How widely these benefits are shared depends on how policymakers, businesses and educators manage the transition, Gapen adds.

Five Waves of Innovation in the U.S.

  1. 1. The Industrial Revolution (late 18th to mid-19th century)

    The U.S. transitioned from an agrarian, artisan economy to one driven by mechanized industry. Steam power, factory production and improved transportation infrastructure transformed economic activity.

    • Productivity: Real output per worker grew by about 0.84% annually between 1800 and 1850.
    • Investment: Canal investment peaked at roughly 1% of GDP annually—equivalent to about $315 billion today.
    • Labor Market: Agricultural employment fell from roughly 75% to just over 50%, while jobs in manufacturing and construction more than doubled between 1820 and 1860. Industrialization created jobs even as it displaced traditional artisans, but labor demand didn’t evaporate.
  2. 2. Steam, Railroads and Steel (1830–1910)

    Often referred to as the Second Industrial Revolution, this period saw rapid expansion of railroads, steel production and communication technologies such as the telegraph and telephone.

    • Productivity: Growth approached 2% annually by the late 19th century, double the rate of the first industrial revolution.
    • Investment: Railroad investment averaged 2.5% of GDP between 1872 and 1882 (about $790 billion in today’s terms).
    • Labor Market: Agricultural employment declined to around 30% by 1910, while manufacturing jobs expanded and white-collar roles emerged.
  3. 3. Electricity and the Internal Combustion Engine (c. 1890–1950)

    Electricity, automobiles, chemicals and telecommunications reshaped both industry and daily life.

    • Productivity: Economy-wide gains averaged 1.5% annually from 1909 to 1929. However, non-farm businesses doubled their productivity during the same period.
    • Investment: Heavy investment in electrification and autos contributed to both rapid growth and cyclical volatility.
    • Labor Market: Agriculture’s share fell to about 20% by 1940. Between 1910 and 1950, administrative jobs roughly tripled; by the mid of the century, white-collar workers outnumbered blue-collar ones.
  4. 4. Electronics and Aviation (c. 1940–1980)

    Advances in aerospace, electronics and early computing, alongside government R&D, drove rapid economic expansion.

    • Productivity: Labor productivity grew roughly 2.5%–3% annually.
    • Investment: Public-sector R&D spending accelerated innovation in computing, aviation and nuclear technologies.
    • Labor Market: Service sectors became dominant, with growth in professional, healthcare and education roles.
  5. 5. The Internet and Digital Networks (c. 1990–2020)

    Digital technologies, cloud computing and data transformed how information is stored, processed and shared.

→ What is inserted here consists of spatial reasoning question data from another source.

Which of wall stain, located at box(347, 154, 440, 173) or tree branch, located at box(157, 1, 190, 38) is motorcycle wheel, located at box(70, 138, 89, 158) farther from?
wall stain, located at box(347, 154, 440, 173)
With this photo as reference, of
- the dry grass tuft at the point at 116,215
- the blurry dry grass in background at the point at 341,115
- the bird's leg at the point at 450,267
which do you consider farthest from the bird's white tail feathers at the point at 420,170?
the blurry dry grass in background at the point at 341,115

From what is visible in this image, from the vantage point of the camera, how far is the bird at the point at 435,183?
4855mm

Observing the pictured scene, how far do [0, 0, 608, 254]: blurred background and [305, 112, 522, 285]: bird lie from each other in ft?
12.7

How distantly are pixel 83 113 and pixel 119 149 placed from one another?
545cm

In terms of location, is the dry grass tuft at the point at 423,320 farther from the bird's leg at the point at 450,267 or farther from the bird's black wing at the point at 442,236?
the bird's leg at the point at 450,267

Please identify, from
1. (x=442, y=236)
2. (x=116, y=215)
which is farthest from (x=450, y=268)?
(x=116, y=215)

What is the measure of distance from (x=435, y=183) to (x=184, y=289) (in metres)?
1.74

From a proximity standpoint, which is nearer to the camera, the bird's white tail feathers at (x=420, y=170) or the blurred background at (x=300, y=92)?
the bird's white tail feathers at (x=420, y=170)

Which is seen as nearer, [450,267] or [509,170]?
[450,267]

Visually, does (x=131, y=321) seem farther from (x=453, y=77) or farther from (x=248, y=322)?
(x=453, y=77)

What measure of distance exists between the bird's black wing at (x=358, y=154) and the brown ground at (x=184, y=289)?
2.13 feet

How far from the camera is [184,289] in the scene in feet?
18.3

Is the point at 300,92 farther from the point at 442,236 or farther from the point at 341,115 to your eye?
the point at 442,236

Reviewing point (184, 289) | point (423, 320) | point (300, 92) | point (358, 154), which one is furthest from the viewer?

By 2000, about half of U.S. households had internet access.

    • Productivity: Growth accelerated to around 3% annually by 2000.
    • Investment: Firms investing in intangible assets—software, data and intellectual property—saw outsized gains of productivity and market share.
    • Labor Market: Routine middle-skill manufacturing jobs declined, while demand surged for roles in software, data science and cybersecurity.

What If AI Is Different?

Morgan Stanley economists acknowledge that AI could diverge from historical patterns if adoption accelerates significantly. In a more extreme scenario, AI could substitute for labor rather than complement it.

 

Such an outcome could result in stronger economic growth but also a sharper rise in inequality.

 

“We do not rule out the possibility that AI could defy historical precedent and produce more extreme outcomes,” Gapen says. “That said, history remains a useful guide for forming baseline expectations—while recognizing the risks.”